Народу в ресторане было не много, и я уселся у окна, рядом с огромной, просто ужасающей своими размерами вазой, вознесенной на подоконник, по‑видимому, подъемным краном. Официанта не было, и я пока занялся разглядыванием посетителей. Молодые люди ласково журчали с девушками о чем‑то неповторимом, уныло разжевывали свои шницели командированные, веселились на всю катушку компания иностранцев, судя по красным затылкам и огромному количеству пива – немцев. Они так дружно чокались и с таким аппетитом ели жареное мясо, что у меня начались голодные спазмы.

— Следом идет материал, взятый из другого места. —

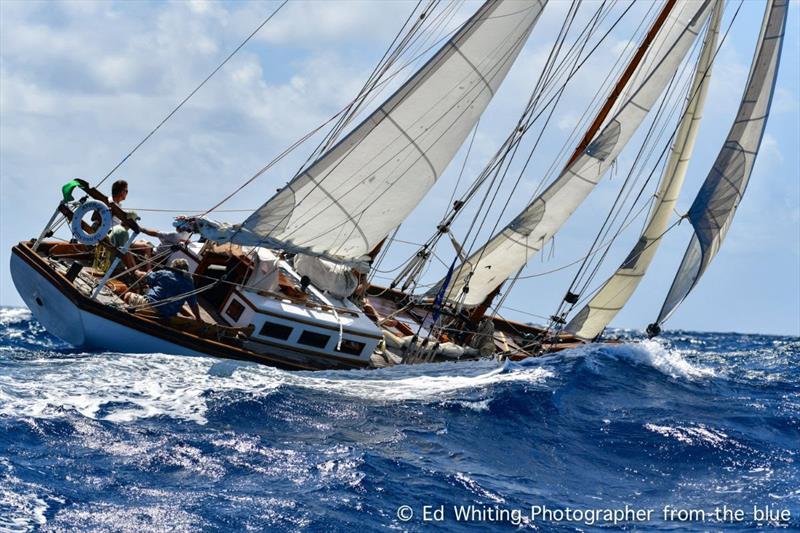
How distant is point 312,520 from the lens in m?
12.1

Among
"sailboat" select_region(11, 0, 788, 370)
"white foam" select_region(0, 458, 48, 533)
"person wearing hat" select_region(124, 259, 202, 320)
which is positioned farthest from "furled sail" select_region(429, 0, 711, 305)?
"white foam" select_region(0, 458, 48, 533)

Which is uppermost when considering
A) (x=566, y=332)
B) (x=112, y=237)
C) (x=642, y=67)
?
(x=642, y=67)

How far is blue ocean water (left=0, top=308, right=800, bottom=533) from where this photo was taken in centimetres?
→ 1231

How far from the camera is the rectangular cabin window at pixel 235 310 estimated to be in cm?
1981

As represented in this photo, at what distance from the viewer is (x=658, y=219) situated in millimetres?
25859

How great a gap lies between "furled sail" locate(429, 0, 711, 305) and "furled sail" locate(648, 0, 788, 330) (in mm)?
1675

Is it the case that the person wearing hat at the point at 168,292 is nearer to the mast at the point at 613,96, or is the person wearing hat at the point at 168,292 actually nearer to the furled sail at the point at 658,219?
the mast at the point at 613,96

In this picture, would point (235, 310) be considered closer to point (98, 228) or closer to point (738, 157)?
point (98, 228)

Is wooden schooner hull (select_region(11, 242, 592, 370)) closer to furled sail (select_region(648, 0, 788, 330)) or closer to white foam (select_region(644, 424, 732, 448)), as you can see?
white foam (select_region(644, 424, 732, 448))

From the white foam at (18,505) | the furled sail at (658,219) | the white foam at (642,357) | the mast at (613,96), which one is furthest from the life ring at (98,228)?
the furled sail at (658,219)

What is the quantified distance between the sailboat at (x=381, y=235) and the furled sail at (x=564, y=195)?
3 cm

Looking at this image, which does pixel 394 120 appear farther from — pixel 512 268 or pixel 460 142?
pixel 512 268

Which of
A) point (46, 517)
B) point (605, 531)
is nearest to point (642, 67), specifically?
point (605, 531)

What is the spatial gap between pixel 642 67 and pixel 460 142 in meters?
7.35
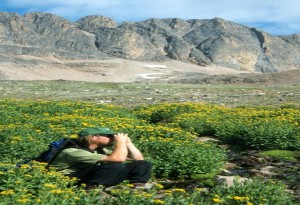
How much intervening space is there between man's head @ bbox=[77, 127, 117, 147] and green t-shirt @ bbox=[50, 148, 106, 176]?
7.2 inches

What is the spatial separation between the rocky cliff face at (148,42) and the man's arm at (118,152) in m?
122

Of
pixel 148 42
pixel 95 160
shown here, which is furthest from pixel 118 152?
pixel 148 42

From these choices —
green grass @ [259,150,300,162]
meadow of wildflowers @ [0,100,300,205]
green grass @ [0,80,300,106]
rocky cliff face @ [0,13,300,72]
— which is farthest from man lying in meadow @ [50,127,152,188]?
rocky cliff face @ [0,13,300,72]

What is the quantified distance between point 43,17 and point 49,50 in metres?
32.9

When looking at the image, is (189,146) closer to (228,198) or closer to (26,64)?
(228,198)

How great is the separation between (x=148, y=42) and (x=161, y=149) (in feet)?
500

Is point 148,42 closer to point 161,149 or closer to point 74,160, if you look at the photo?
point 161,149

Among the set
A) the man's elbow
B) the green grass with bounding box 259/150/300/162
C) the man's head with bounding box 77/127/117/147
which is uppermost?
the man's head with bounding box 77/127/117/147

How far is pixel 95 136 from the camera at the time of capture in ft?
28.0

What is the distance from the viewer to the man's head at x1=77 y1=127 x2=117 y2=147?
846 cm

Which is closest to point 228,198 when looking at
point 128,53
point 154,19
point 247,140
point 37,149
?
point 37,149

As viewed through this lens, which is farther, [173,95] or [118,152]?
[173,95]

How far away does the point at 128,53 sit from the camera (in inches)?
5881

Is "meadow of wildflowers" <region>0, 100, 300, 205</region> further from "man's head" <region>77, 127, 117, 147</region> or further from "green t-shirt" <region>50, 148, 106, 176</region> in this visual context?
"man's head" <region>77, 127, 117, 147</region>
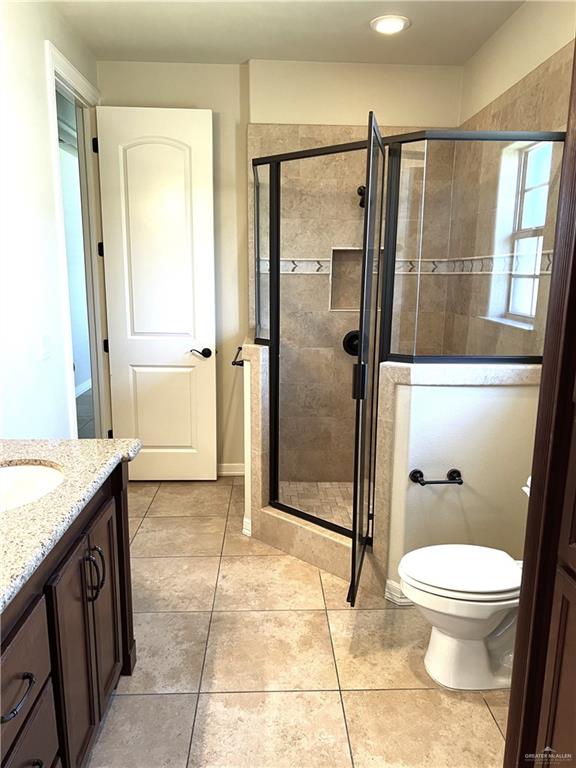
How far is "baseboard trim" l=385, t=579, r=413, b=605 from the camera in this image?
2371mm

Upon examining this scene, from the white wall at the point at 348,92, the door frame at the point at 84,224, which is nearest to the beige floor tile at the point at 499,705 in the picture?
the door frame at the point at 84,224

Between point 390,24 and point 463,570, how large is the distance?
2596 mm

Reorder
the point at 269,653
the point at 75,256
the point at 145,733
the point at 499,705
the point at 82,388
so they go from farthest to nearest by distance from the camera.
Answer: the point at 82,388, the point at 75,256, the point at 269,653, the point at 499,705, the point at 145,733

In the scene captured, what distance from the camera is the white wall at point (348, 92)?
3.24 m

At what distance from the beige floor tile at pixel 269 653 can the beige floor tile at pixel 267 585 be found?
60 millimetres

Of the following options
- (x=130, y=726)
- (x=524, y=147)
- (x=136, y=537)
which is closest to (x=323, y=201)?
(x=524, y=147)

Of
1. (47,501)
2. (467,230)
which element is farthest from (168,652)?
(467,230)

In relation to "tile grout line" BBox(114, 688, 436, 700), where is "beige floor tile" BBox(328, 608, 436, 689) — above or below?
below

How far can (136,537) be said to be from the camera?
2941mm

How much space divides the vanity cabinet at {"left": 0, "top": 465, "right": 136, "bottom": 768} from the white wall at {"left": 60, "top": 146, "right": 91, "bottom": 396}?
4032 millimetres

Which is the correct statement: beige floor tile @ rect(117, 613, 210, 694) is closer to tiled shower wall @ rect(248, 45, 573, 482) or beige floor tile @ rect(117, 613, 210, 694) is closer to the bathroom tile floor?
the bathroom tile floor

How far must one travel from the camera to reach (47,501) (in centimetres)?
128

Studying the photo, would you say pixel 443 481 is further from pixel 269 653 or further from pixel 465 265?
pixel 465 265

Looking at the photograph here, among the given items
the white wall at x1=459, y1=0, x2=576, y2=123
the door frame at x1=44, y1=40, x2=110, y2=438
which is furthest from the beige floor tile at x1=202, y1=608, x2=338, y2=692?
the white wall at x1=459, y1=0, x2=576, y2=123
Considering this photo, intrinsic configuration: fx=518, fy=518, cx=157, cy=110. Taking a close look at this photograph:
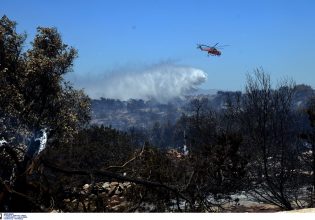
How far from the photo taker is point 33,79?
66.4ft

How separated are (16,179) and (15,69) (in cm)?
1731

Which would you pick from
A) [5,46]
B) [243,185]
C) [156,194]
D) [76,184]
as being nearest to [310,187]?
[243,185]

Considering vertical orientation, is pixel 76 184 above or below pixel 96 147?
below

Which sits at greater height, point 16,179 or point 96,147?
point 96,147

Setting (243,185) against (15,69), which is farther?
(15,69)

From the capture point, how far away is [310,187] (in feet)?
65.0

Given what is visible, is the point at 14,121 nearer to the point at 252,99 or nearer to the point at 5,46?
the point at 5,46

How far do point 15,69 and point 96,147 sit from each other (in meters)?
13.5
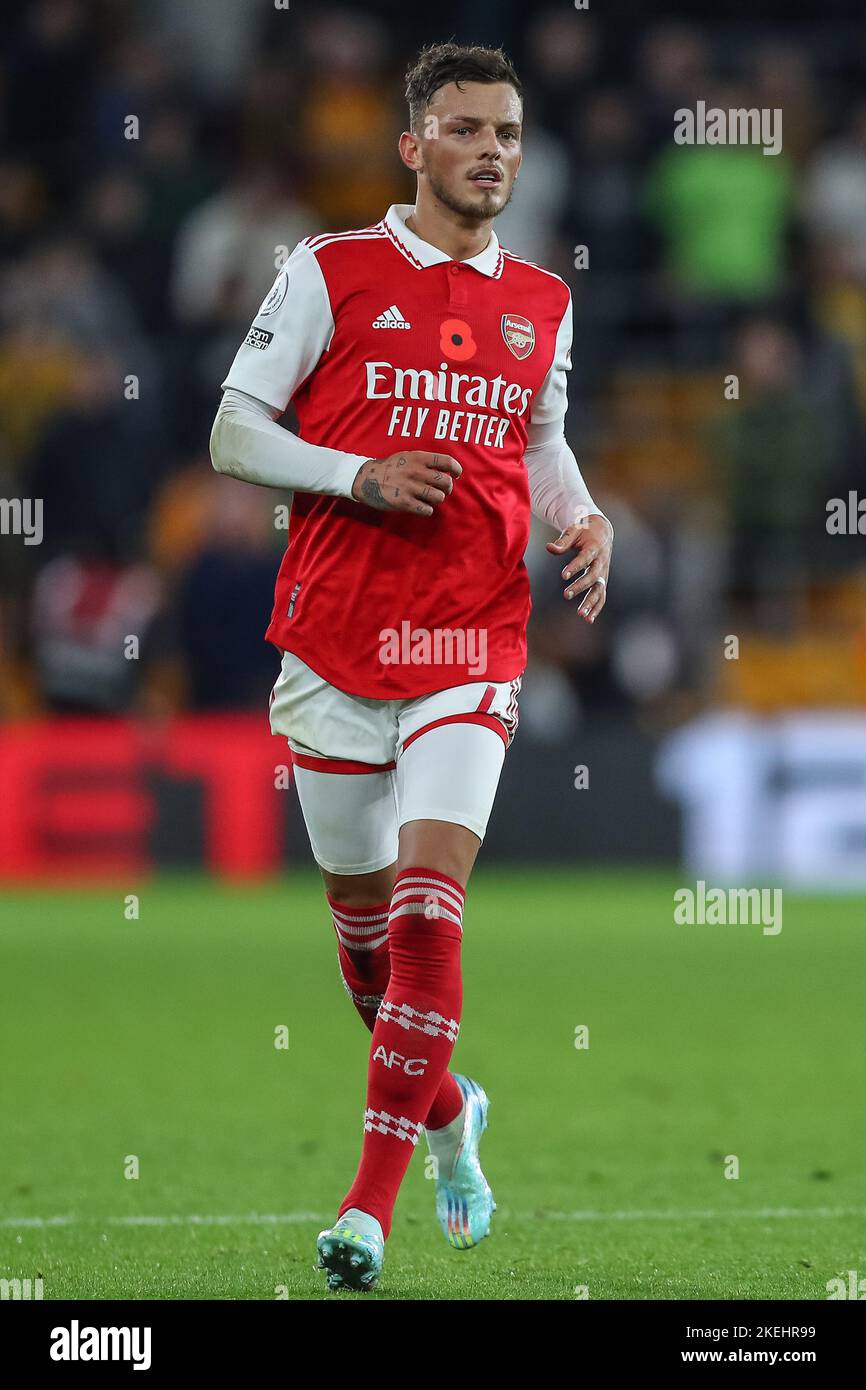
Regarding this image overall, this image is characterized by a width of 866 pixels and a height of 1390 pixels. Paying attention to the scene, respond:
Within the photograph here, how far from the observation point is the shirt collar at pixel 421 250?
546 centimetres

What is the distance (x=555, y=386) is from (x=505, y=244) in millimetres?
10478

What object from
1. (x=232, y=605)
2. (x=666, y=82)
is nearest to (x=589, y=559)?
(x=232, y=605)

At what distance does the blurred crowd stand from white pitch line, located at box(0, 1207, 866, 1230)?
347 inches

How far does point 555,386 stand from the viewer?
5715 millimetres

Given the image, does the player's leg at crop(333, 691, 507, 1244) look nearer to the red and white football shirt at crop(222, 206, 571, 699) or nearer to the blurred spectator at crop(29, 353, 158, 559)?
the red and white football shirt at crop(222, 206, 571, 699)

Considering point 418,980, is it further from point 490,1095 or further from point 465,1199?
point 490,1095

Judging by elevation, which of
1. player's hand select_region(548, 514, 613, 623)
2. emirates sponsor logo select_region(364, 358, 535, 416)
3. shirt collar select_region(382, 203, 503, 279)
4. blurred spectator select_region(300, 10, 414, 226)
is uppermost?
blurred spectator select_region(300, 10, 414, 226)

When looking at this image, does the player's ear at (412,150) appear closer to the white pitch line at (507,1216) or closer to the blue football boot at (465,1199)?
the blue football boot at (465,1199)

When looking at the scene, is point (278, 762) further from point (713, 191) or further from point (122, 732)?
point (713, 191)

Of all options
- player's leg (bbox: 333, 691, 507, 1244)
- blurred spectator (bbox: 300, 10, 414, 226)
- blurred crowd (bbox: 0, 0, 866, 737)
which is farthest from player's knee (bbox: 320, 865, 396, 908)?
blurred spectator (bbox: 300, 10, 414, 226)

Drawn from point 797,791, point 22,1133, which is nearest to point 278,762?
point 797,791

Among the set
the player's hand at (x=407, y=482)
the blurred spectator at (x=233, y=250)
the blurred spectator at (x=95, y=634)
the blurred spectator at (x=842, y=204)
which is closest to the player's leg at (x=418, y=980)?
the player's hand at (x=407, y=482)

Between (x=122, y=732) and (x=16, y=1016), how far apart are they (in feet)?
15.0

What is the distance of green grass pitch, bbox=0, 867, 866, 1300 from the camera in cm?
535
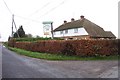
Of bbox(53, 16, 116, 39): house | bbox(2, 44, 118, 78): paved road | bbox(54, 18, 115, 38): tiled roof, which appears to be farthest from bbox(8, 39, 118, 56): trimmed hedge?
bbox(54, 18, 115, 38): tiled roof

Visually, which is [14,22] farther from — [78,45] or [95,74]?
[95,74]

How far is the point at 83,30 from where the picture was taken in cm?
6000

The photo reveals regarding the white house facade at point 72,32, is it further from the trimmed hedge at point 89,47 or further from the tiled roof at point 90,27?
the trimmed hedge at point 89,47

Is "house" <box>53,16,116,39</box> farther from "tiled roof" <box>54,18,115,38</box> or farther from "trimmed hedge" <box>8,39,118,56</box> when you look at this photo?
"trimmed hedge" <box>8,39,118,56</box>

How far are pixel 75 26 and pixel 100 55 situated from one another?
3843cm

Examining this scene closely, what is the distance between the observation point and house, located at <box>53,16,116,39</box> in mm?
59219

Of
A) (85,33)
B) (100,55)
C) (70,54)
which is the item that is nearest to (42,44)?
(70,54)

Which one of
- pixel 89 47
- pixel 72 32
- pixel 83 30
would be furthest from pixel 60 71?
pixel 72 32

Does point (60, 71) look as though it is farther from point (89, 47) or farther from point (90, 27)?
point (90, 27)

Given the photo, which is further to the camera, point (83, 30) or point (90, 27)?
point (90, 27)

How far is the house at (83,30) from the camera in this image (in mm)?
59219

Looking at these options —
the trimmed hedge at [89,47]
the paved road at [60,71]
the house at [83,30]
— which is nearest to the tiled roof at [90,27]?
the house at [83,30]

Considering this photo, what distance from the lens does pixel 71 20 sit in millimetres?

Пришел официант. Быстро записал заказ и спросил:
– Что пить будем?
В глазах у него была твердая решимость, как у опытных медсестер, которые уже привыкли к постоянным отказам больных пить совершенно необходимый для них рыбий жир, и сколько бы они сейчас ни откручивались, на этот раз помер не пройдет – выпьют как миленькие! Я понял, что и мне не миновать сегодня этой чаши в прямом смысле, и сказал трусливо: «Да коньячка граммчиков сто пятьдесят, пожалуй» – хотя пить совсем не хотелось.
Я смотрел на иностранцев и раздумывал, почему же не появился с заявлением о пропаже владелец чемодана. Интересно было бы знать, что он делает сейчас. Едет куда‑то из Москвы в поезде. Или, наоборот, приехал и, может быть, даже живет в этой гостинице и сидит пьет себе пиво вместе с этой компанией. Только вряд ли. Если бы он приехал, то уже обязательно хватился чемодана. Жалко, что Сашка задержал Батона перед вечером – даже позвонить было некуда… Очень есть хочется. Я неожиданно подумал, что Батон тоже голодный – его доставили в камеру предварительного заключения уже после раздачи ужина, – и почувствовал от этого какое‑то дурацкое злорадство. Нечего было воровать, а надо было заниматься каким‑нибудь тихим почтенным трудом, иметь семью и диетическое питание – у него от бурно прожитой жизни наверняка больные печень и желудок.